# WHAT TO WORK ON
According to the court opinion excerpt on unemployment compensation, on what date did the claimant fail to report to work as scheduled?

We affirm findings of the board which are supported by substantial evidence where, in reviewing the entire record and all inferences derived therefrom, a reasonable mind might have reached the same conclusion. Affalter v. Unemployment Compensation Board of Review, 40 Pa. Commw. 482, 397 A.2d 863 (1979). Moreover, credibility questions are the province of the board and the fact finder may reject even uncontradicted testimony. Wardlow v. Unemployment Compensation Board of Review, 36 Pa. Commw. 477, 387 A.2d 1356 (1978).

The board did not believe that claimant thought he was complying, in view of his previous employment in the same local office. Regardless of what he thought, he did not comply with the reporting requirements.

Concerning the issue of willful misconduct, the board found that claimant was aware that he should have contacted the Harrisburg office of the SBA and that, having failed to do so, he did not follow the employer's absenteeism rule.

In Kindrew v. Unemployment Compensation Board of Review, 37 Pa. Commw. 9, 388 A.2d 801 (1978) we remanded for a finding of fact as to whether or not claimant was too ill to work observing that if the compensation authorities found that she was not ill, her refusal to work on a day she was expected to work would be an unreasonable violation of employer's rule and warrant a conclusion of willful misconduct.
In this case, the board also found that:

7. The claimant did not report to work on August 15, 1975 as scheduled and, as a result, was discharged.

8. At the close of the working day on August 14, 1975 the claimant returned to his home in Harrisburg, Pennsylvania by bus due to alleged sickness from alleged exhaustion due to previous travelling.

9. The claimant was not under the care of a doctor.
10. The claimant failed to give proper notice of his absence in that he was aware that he should have contacted the Harrisburg office and failed to do so.

In its discussion the board concluded that:
[I]n the instant case the record reveals that the claimant was absent from work on August 15, 1975 without properly reporting off. Furthermore, we cannot conclude that the credible evidence indicates that he had good cause for this absence.

It seems obvious to us that not only did the board find that claimant did not follow procedure in reporting off, but it also did not believe that he was ill.
In reviewing the record before us we cannot say that it was error for the board also to doubt that he was ill because claimant did travel 200 miles by bus the very day he allegedly was ill from exhaustion due to travelling. Moreover, he himself testified that he should have reported his absence to the Harrisburg supervisor. Therefore, the board's conclusion that claimant was ineligible for benefits because of willful misconduct under Section 402(e) of the Act, 43 P. S. § 802(e), affords an additional basis for our affirmance on the merits.

Claimant also raises a procedural argument.

# RAW DATA
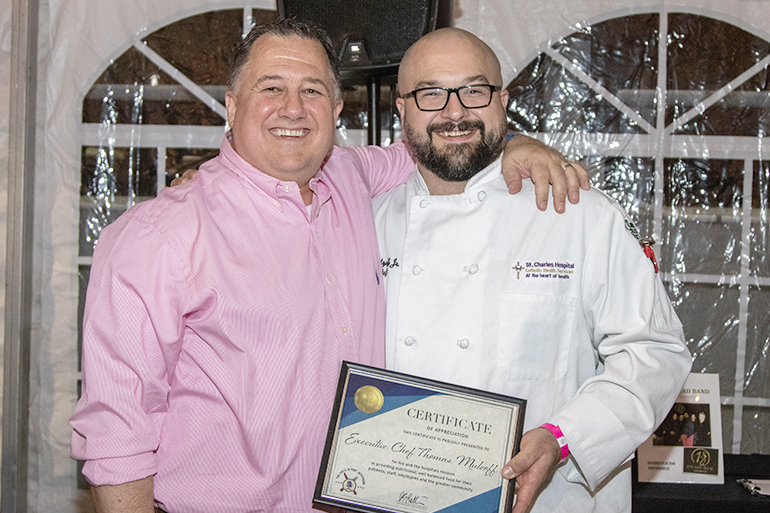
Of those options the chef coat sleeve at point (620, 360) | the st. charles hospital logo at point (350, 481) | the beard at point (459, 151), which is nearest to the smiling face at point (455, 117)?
the beard at point (459, 151)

# WRITTEN SOLUTION
August 15, 1975